ベアモンが緑色の小さな草葉を口に放り込みつつ、同じ色形のものを誠に差し出している。そんな様子を見て翼が思い至ったのは、食物とそうでないものとを見分けられるのはその環境に住み慣れた者のみであるということだった。先の謎の果物のように翼ら人間の知らない物体が数多転がるこのDWでは、一見食せそうにない食材や、一見食せそうな毒物などに出会うこともあるだろう。人間の知識や先入観があてにならないとなれば、デジモン達に判断を委ねるより賢いやり方は無い。
それ頂戴、と翼が言うと、ベアモンは快く草を手渡してくれた。見た目は一見RWにもあるパセリで、匂いや手触りにも不審な点は無い。パセリといえば、ステーキやハンバーグといった肉料理の付け合わせでよく見る苦い野菜。そう思いながら口に放り込むと、口一杯にハンバーグの旨味が広がった。ちょっと待て、何故お前から肉の味がする。
「……誠、これハンバーグの味するよ」
「マジで!? くれ!」
翼が押し付けると、誠はそれをかっさらって迷わず食べた。触れ込みに何の疑問も抱かないのか、と翼は呆れたが、当の誠が美味そうに草を食べているので良しとした。
「うおお、スゲージューシー! ひなたも食ってみ?」
「ワタシはいいよ……ハンバーグ味の草、って、なんかお口が変になりそう」
だよね、と翼は口の中で呟く。そもそも、そんなバグのような植物を慌てて腹に入れずとも、もう少し先へ行けば他の食物にありつけるかも知れないのだから。
翼が目線を少し上げると、仲間達もそれにつられて顔を上げた。彼らの行く手に現れたのは、でたらめな増築を繰り返し膨れ上がったツリーハウス、とでも呼ぶべき不恰好な建物。それが盗賊達のアジトであることは、パートナー達がにわかに足音を潜め始めたことですぐ察しが付いた。
F-D DATABLOCKS
Kda003 - KENGO's DIARY site-A Level.5
〈encounter〉
〈mission〉
〈team〉
DW滞在1日目。極めて興味深い事象・情報に出会うことができた。以下に主な出来事を記す。

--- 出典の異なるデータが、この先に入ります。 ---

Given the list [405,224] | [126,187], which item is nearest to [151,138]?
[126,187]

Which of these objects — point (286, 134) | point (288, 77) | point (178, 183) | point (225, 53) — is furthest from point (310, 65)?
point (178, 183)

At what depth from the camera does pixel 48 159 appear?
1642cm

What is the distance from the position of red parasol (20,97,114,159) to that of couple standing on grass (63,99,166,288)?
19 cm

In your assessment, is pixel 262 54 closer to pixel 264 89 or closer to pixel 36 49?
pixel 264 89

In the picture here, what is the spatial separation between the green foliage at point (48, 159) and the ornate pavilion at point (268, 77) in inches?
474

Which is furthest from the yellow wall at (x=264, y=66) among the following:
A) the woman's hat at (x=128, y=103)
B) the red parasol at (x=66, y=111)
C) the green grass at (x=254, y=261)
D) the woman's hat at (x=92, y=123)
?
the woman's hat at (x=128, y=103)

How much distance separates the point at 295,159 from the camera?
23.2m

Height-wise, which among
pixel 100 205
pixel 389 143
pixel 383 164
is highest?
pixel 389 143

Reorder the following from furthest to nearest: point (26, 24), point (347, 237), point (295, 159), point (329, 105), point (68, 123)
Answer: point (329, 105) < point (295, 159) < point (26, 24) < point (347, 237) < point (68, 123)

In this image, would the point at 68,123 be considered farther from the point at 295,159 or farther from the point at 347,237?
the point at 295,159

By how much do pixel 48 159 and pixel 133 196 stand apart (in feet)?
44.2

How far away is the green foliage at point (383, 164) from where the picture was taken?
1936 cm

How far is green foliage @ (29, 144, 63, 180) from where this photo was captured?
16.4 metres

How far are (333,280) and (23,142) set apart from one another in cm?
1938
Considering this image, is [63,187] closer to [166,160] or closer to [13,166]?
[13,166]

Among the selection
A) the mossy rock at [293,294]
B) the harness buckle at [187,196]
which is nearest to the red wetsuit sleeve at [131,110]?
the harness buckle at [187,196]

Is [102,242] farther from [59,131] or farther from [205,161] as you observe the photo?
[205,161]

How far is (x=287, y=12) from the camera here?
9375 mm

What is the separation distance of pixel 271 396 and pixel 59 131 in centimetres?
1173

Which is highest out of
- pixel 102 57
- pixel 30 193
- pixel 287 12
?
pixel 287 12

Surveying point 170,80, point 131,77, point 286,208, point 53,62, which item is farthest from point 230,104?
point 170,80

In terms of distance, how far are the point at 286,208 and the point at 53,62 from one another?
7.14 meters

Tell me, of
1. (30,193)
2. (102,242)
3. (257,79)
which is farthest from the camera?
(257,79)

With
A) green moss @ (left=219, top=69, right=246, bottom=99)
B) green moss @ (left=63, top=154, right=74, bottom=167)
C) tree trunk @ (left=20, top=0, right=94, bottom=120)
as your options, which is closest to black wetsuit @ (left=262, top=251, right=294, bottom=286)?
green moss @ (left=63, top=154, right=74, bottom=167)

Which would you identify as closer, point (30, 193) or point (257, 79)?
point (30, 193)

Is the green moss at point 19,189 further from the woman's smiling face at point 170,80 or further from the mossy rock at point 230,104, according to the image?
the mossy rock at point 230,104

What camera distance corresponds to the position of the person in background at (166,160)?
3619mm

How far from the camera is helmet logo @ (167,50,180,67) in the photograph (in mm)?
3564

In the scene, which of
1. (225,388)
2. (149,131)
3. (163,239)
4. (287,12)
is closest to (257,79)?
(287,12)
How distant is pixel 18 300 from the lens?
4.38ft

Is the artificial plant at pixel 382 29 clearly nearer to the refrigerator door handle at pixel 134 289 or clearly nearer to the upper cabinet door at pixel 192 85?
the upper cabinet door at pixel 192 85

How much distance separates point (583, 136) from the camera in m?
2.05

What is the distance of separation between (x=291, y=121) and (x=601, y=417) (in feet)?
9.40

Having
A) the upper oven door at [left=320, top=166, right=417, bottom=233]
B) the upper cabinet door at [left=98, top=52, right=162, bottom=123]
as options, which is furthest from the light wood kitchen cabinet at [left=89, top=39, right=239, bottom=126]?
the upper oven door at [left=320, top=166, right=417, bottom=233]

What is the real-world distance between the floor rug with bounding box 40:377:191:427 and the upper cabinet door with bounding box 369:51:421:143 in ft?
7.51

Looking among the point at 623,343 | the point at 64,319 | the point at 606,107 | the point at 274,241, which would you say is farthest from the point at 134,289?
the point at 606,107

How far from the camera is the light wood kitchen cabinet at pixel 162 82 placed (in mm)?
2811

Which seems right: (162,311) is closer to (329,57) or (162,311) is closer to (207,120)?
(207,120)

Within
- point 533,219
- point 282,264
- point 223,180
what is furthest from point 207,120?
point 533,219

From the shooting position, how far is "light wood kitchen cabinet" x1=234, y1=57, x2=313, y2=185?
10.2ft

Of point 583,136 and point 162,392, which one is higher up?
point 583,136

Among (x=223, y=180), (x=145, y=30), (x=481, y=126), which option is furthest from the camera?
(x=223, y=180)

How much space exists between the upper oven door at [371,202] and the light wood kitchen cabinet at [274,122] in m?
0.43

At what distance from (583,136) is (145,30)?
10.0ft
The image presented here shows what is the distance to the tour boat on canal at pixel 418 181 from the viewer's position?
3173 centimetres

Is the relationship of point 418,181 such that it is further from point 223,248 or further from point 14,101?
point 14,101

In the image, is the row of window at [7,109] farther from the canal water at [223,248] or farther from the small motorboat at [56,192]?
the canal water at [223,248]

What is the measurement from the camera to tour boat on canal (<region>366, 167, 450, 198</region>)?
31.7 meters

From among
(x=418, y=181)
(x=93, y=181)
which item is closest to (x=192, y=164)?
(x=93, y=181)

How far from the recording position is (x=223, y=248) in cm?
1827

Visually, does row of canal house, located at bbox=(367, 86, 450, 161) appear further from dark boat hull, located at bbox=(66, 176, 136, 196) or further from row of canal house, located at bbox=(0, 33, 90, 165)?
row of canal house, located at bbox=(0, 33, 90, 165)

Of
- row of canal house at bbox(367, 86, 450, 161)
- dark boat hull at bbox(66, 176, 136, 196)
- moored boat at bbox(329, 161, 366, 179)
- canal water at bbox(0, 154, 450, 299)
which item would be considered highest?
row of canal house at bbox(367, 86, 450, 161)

・人間の子供4人、及びそのパートナーデジモン4体と遭遇。子供達は全員日本人で、かつLEAFを所持していた。子供達とデジモン達はDWへ来る前にファーストコンタクトが済んでいたようだが、まさか日本にもデジモンがリアライズしていたのか?
・〈オファニモン〉を名乗るデジモンから、DWの情勢と僕達人間がDWへ呼び出された理由等についての説明を受けた。曰く、
「ウェブ大陸(僕達が降り立った陸地の名前らしい)の北端が魔王リヴァイアモンに支配され、DWのみならずRWまでもが侵略の危機に晒されている。(僕達)人間の子供は、パートナーデジモンを使役する《テイマー》となり、その絆とLEAFを駆使してリヴァイアモンを討たねばならない」
とのこと。通信が途絶えてしまったため詳細は聞き出せなかったが、魔王を倒さなければRWに帰れないと見て間違いは無いだろう。何とも勝手な話である。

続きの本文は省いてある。